From my research, if your antenna gets a direct hit its not like you have a hundred million volts between the coax center conductor and shield, bringing a hundred million volts into your radio circuit board and that can be tamed with a coax lightning arrestor. Its more like a common mode thing where the center conductor and shield are basically going to be around the same hundred million volt potential but there could still be a big difference between what's on the shield compared to the center conductor and enough to damage a radio.
More than likely the difference in potential between the antenna ground and house AC entry point ground will be a bunch of ohms different and that will blow up nearly everything plugged into an AC socket in the house with a direct hit due to a couple million amps wanting to equalize between the different ground potentials through your ham radio and TV and stereo and whatever. So without that complete redesign and rebuild of your house and antenna grounding and lightning bypass upgrade your radio and most electronics in your house are all toast with a direct hit.
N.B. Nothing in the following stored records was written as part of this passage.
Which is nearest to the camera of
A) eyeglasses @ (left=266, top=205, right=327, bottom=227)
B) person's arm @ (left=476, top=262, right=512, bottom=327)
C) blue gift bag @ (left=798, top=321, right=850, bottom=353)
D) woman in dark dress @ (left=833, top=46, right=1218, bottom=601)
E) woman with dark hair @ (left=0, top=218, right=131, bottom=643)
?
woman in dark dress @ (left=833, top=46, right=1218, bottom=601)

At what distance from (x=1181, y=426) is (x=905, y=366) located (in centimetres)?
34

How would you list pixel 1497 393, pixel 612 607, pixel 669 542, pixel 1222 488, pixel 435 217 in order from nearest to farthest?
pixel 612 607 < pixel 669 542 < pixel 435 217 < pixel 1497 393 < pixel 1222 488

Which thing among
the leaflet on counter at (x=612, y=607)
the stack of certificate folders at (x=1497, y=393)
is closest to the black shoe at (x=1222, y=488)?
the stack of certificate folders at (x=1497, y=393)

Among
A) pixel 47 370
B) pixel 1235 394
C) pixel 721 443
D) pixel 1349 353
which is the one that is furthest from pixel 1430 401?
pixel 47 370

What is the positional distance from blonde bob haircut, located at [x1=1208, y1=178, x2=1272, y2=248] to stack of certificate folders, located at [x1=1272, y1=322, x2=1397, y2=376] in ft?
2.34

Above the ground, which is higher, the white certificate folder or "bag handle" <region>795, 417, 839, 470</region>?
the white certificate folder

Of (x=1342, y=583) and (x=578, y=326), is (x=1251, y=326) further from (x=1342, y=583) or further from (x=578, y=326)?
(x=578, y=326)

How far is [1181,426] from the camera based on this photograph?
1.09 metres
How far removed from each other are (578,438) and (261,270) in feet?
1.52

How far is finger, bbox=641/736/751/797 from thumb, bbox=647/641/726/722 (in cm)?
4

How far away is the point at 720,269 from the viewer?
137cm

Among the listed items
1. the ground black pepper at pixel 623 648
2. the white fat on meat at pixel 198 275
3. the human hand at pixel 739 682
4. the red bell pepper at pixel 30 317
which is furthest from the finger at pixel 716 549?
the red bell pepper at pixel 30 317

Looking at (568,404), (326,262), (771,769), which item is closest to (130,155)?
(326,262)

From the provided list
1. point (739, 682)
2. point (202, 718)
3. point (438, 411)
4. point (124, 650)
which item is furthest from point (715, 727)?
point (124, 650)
In a nearby strike that simply induces lots of voltage onto your antenna from a distance like a long wire HF type, there can be thousands of volts between the coax shield and center conductor and a good lightning arrestor can tame that but the arrestors can have a clamping voltage that is higher than what some radios might handle. For example there are some arrestors that will clamp at around 90 volts for use with very low power transmitters and for receivers. For a full legal limit level the arrestor will have to pass up to 300 volts in a 50 ohm system before clamping and probably more like 600 volts to cover a reasonable deviation in impedance from 50 ohms. Using that higher power arrestor can allow enough induced voltage from a nearby strike to wreak your 100w transceiver or receiver or even your 100w auto tuner but your full legal limit amplifier might survive since its designed to handle 300V or so at the antenna connector whenever you use it.